APC News
 
August 2003 - Volume 15, No.3

John West book launch

In June, the Council sponsored the Sydney launch of a new history of the Rev. John West

A new history written by a former member of the Australian Press Council, Patricia Fitzgerald Ratcliff, The Usefulness of John West: Dissent and Difference in the Australian Colonies, was launched in Sydney at a Council-sponsored event in June. The book centres on the achievements in Tasmania, and elsewhere, of one of Australia's early newspaper pioneers, the Rev. John West. West co-founded The Launceston Examiner and was subsequently the first 'editor' of The Sydney Morning Herald. The book is both a scholarly examination of West's contribution and a labour of love for Ms Ratcliff who has spent twenty years researching West's history.

The book was launched thrice: in Tasmania by the Administrator of the Commonwealth of Australia; in Sydney, at the NSW State Library, by Paul Brunton, the Library's Senior Curator; and subsequently in Canberra by Professor Emeritus Campbell McKnight.
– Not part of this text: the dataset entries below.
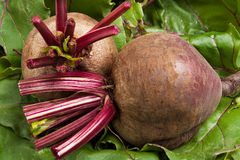 Two beets on leaves Royalty Free Stock Photo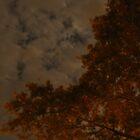 Glow by TophuPhoto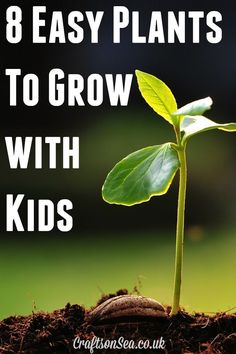 8 Easy Plants To Grow With Kids - Crafts on Sea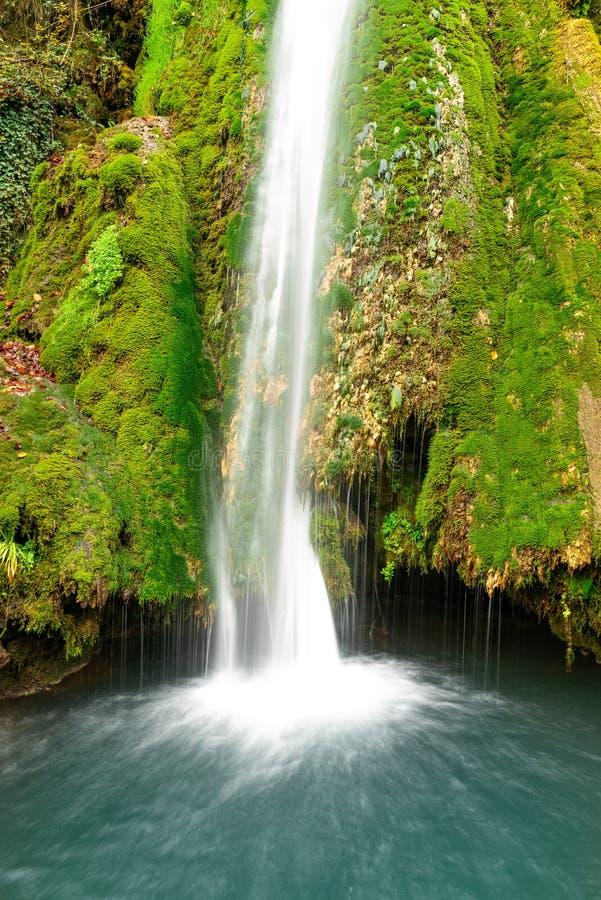 Kleurrijke waterval in de bos vroege herfst met gebladerte stock fotografie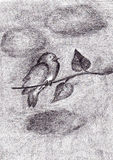 Bird on a tree branch. Bird sitting on a tree branch - handmade pencil drawing Stock Images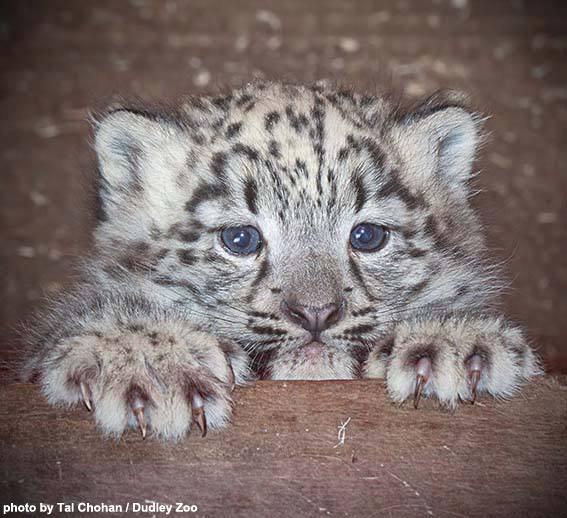 Cubs Near You?!
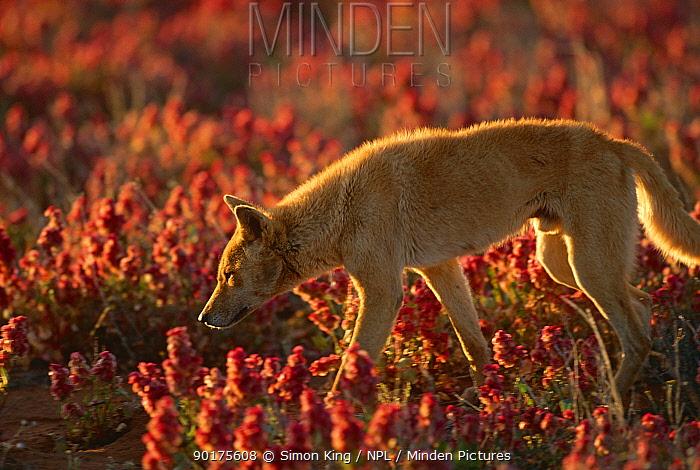 Male Dingo (Canis dingo) foraging for lizards, Central Australia  -  Simon King/ npl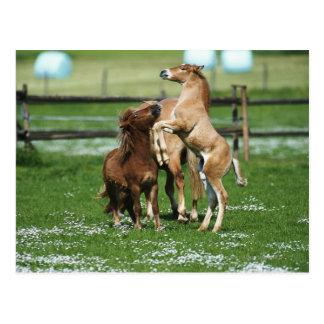 Pferde 3 postkarte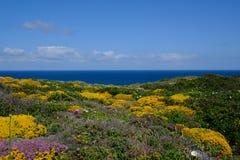 Flores amarillas hermosas en la costa de Algarve, Portugal fotografía de archivo
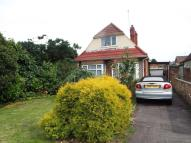 3 bed Detached Bungalow in Hill Rise, Brands Hill...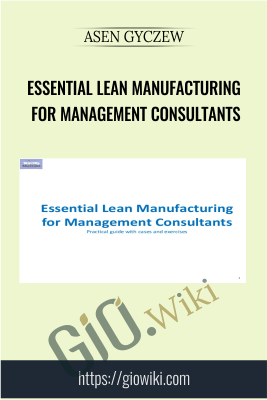Essential Lean Manufacturing for Management Consultants - Asen Gyczew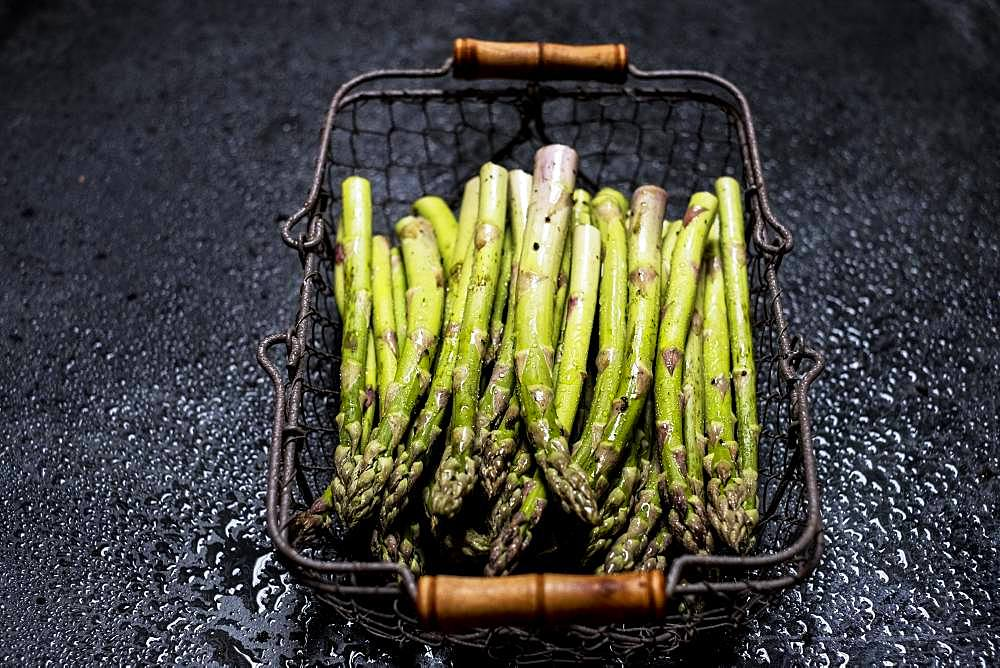 High angle close up of freshly picked green asparagus in metal basket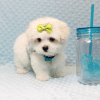 Snowball - Teacup Maltese Puppy has found a good loving home with Hassan from Los Angeles, CA 90025-11807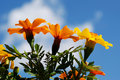 Free Marigolds Below Stock Photography - 5182622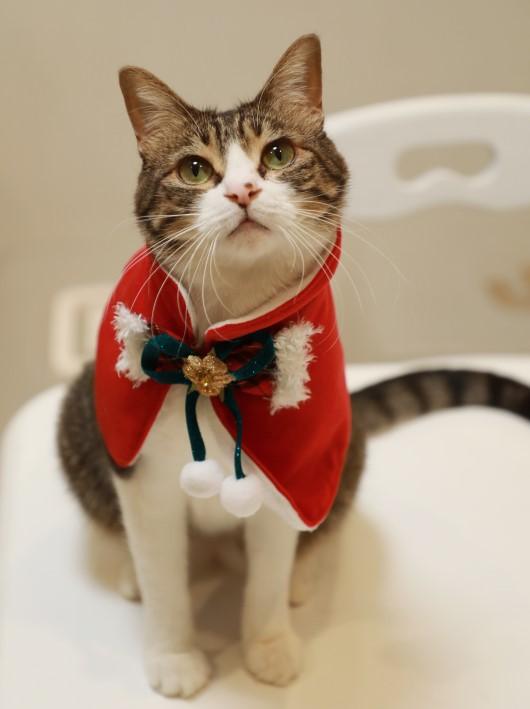 クリスマスのマント。
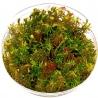 <b>Eco Plant - Rotala Wallichii - InVitro mały kubek</b><br /><br /><p>Roślina o charakterystycznym ubarwieniu, które płynnie przechodzi od jasnej zieleni, poprzez pomarańcz aż do czerwieni. Posiada długie i bardzo wąskie liście, rosnące wokół długiej łodygi. Doskonale nadaje się na roślinę trzeciego planu. Roślina o średnich wymaganiach.Ilość sadzonek roślin w kubku 14 - 50szt.</p>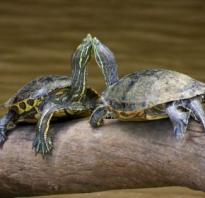 Как спариваются сухопутные черепахи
Over a hundred people, including a number of the Rev. West's descendants, were on hand to hear Brunton's remarks.

Paul BruntonBrunton began by noting the mysterious absence until now of a substantial scholarly work on John West in the 130 years since his death. This was despite the fact that West, who came to Australia in December 1838 aged 29 and spent the remaining 35 years of his life here, had wide influence in both Tasmania and NSW.

"He spearheaded the successful anti-transportation movement, co-founded and contributed to one newspaper, The Launceston Examiner, and later edited for 20 years, a second, The Sydney Morning Herald ...; provided the intellectual framework for Federation in a series of remarkable essays as early as 1854; designed our first national flag which still exists and is beautifully illustrated in this book and is one of the great hidden treasures of Australia; published in 1852 a respected and influential history of Tasmania, perhaps the first serious history ever written in Australia; and, as well, was a Congregational minister passionate about that cause and a dynamic speaker and agitator against many of the injustices of the time."

Brunton argued that the publication of this book, which he saw as "monumental - monumental in its historical sweep; monumental in its grasp of the context in which West operated; monumental in its scholarship and monumental in its physical form" meant that West could no longer be ignored by historians of the period.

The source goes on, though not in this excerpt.